#### Prompt 1:
Answer these from the Chebyshev distance passage:
(a) What distance does the passage compute between X and Y?
(b) Which clustering algorithm does it name as unsuitable?
(c) What kind of connectivity does it give for pixel neighborhood analysis?
#### Prompt 2:
Resume the Chebyshev distance passage after its last line and carry it further.

Visual Example in 2D

Example in 2D
Consider 2 points: $X = (0, 0)$ , $Y = (- 2, - 3)$

\begin{aligned} d_{C h e b y s h e v} (X, Y) & = max (| 0 - (- 2) |, | 0 - (- 3) |) \\ = max (2, 3) = 3 \end{aligned}

The plot shows a square centered at (0,0) representing all points exactly 3 units away by Chebyshev distance.

Advantages:

✅ Very fast to compute: Only need to find maximum, no summation or square roots
✅ Intuitive for grid-based problems: Natural for chessboard and warehouse movements
✅ Focuses on bottleneck: Identifies the limiting dimension
✅ Memory efficient: Only need to track one value (the max)

Disadvantages:

❌ Ignores small differences: Only the largest dimension matters, losing other information
❌ Poor for clustering: Not suitable for most ML algorithms like K-Means
❌ Less intuitive in continuous space: Works better for discrete grids
❌ Sensitive to single outlier dimension: One extreme coordinate can dominate
❌ Limited ML applications: Rarely used in standard clustering/classification

Applications:

Game AI & Robotics:
- Chess king movement, pathfinding with diagonal moves
- Grid-based robot navigation where diagonal movement has equal cost
Logistics & Operations:
- Warehouse optimization (slowest worker determines completion time)
- Scheduling problems (bottleneck identification)
Image Processing:
- Pixel neighborhood analysis (8-connectivity)
- Maximum color channel difference detection
Quality Control:
- Manufacturing tolerance checks (worst-case dimension)

#### Source material:
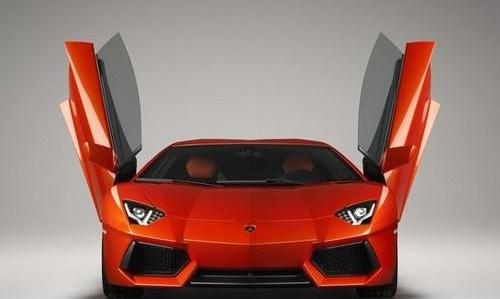 法拉利,兰博基尼,捷豹,Aventador,雷克萨斯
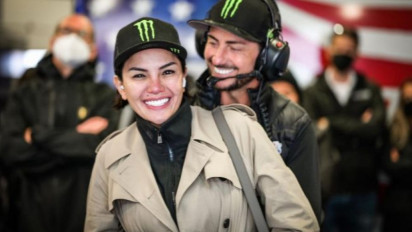 Ini Deretan Fakta Soal Nikita Mirzani yang Gagal Dijemput Paksa Anggota Polisi dari Polresta Serang Kota di Rumahnya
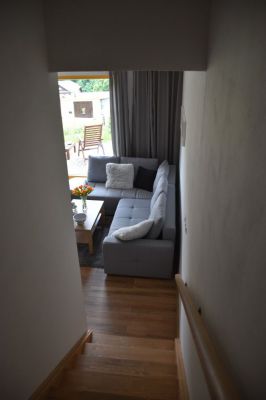 Appartements Pod Modřínem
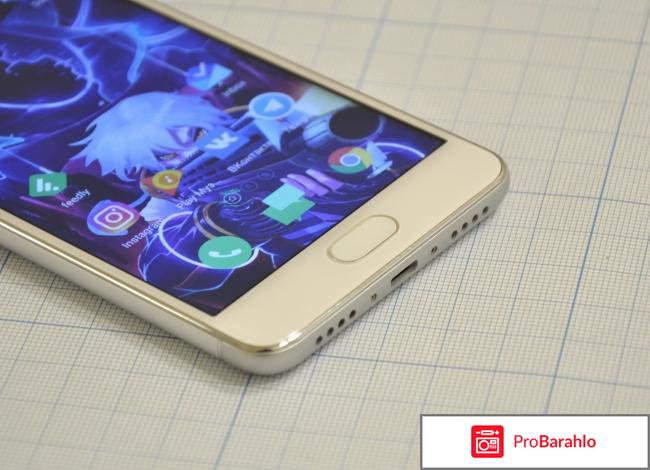 Смартфон meizu отзывы покупателей обман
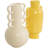 Edicott Dolomite Table Vase-1789782000
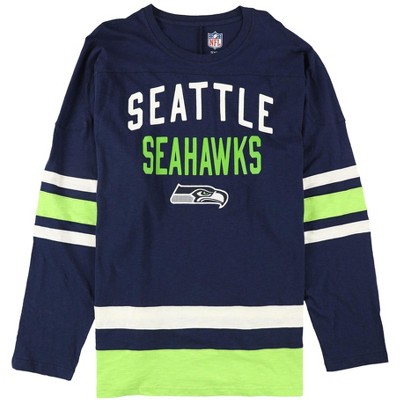 G-III Sports Mens Seattle Seahawks Graphic T-Shirt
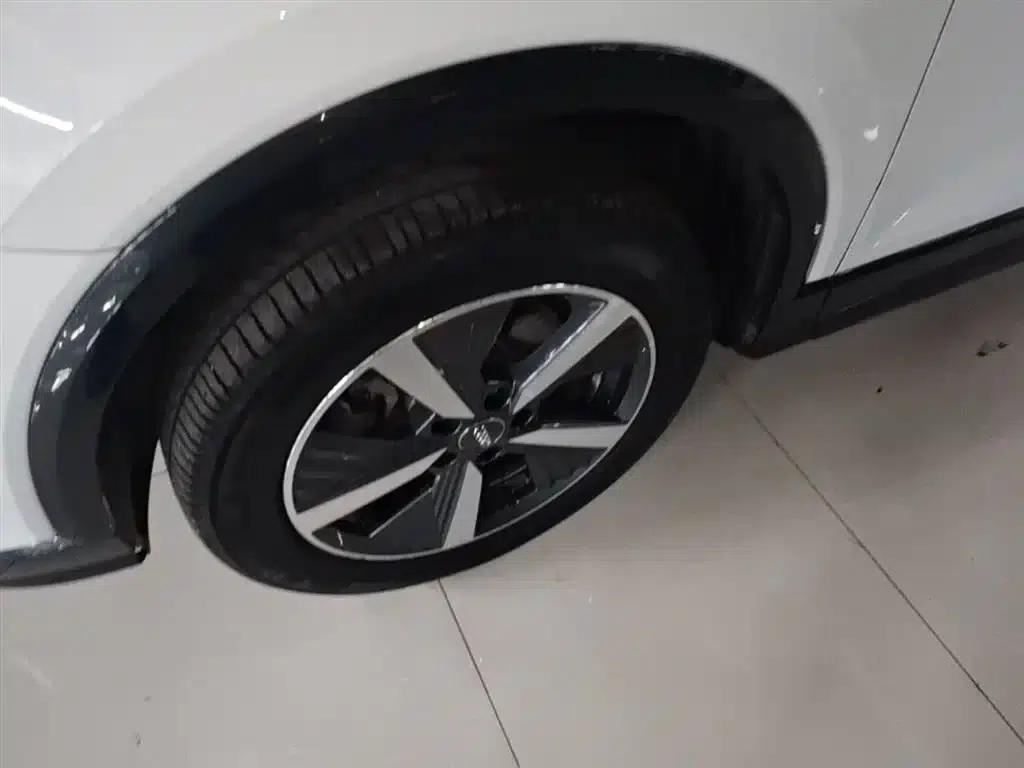 Audi Q2L e-tron 2019 Q2L e-tron Pure Electric Smart Edition — миниатюра 23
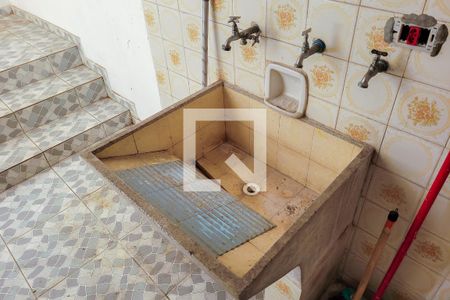 Casa à venda com 300m², 4 quartos e 3 vagas Casa à venda com 300m², 4 quartos e 3 vagasÁrea de Serviço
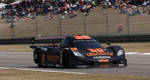 Grand-Am: Max Angelelli beats Alex Gurney to Barber win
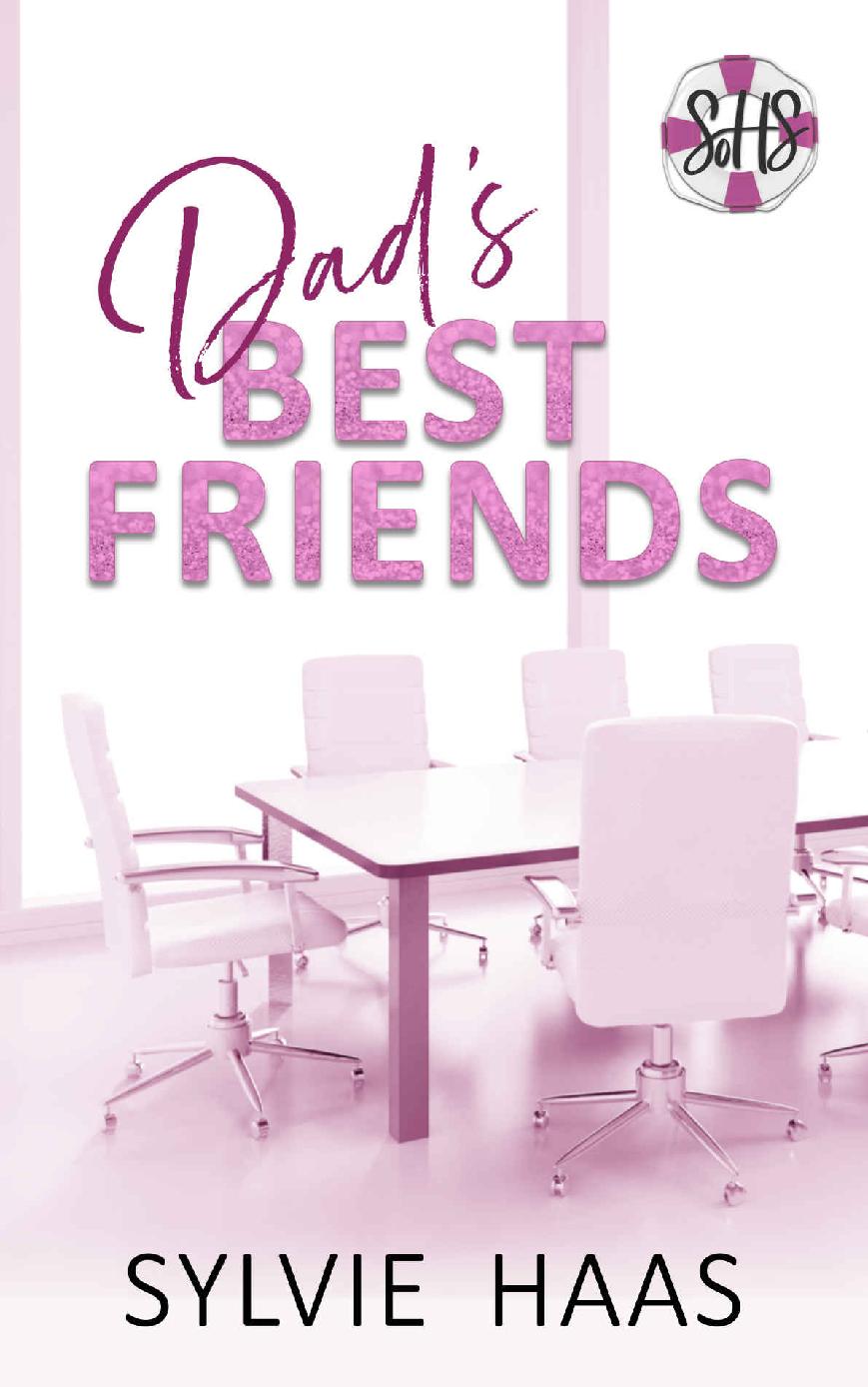 Dads Best Friends A Sliceoflife Escape Sylvie Haas Shorts Sylvie Haas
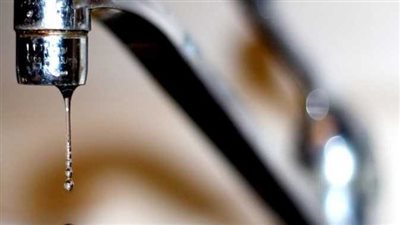 عودة المياه لضواحي شمال الجيزة خلال ساعتين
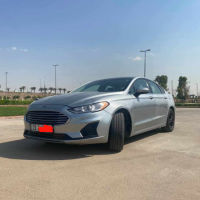   Fort 2020 SE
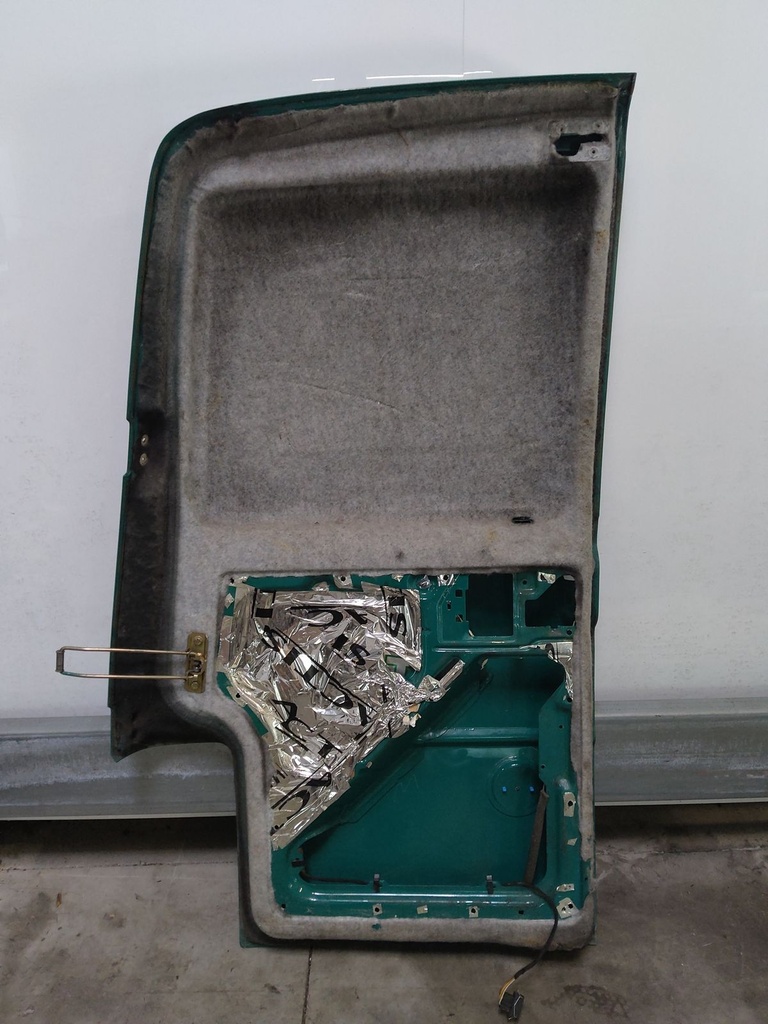 [MTD-504863] Puerta VW Transporter T4 2.5 TDI Diesel AJT 701827104D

#### Written reply 1:
(a) 3
(b) K-Means
(c) 8-connectivity

#### Written reply 2:
- Identifying the most deviant measurement

4. Minkowski Distance (Generalized Lp Norm)

Minkowski distance is a generalized metric used to calculate the distance between two points in
$n$ -dimensional space, unifying measures like Euclidean and Manhattan distances. It is defined by a parameter $p$ (order), where higher $p$ values change how coordinate differences are weighted. It is widely applied in machine learning for clustering (k-means) and classification (
K-NN)

Formula

For two points $P = (x_{1}, x_{2}, \dots, x_{n})$ and $Q = (y_{1}, y_{2}, \dots, y_{n})$ :

d (P, Q) = {(\sum_{i = 1}^{n} | x_{i} - y_{i} |^{p})}^{1 / p}

Special Cases:

$p = 1$ : Manhattan Distance (L1 norm)
$p = 2$ : Euclidean Distance (L2 norm)
$p = \infty$ : Chebyshev Distance (maximum absolute difference): $max_{i} | x_{i} - y_{i} |$

Example ( $P = (3, 4)$ , $Q = (0, 0)$ ):

$p = 1$ : $d = | 3 | + | 4 | = 7$ (Manhattan)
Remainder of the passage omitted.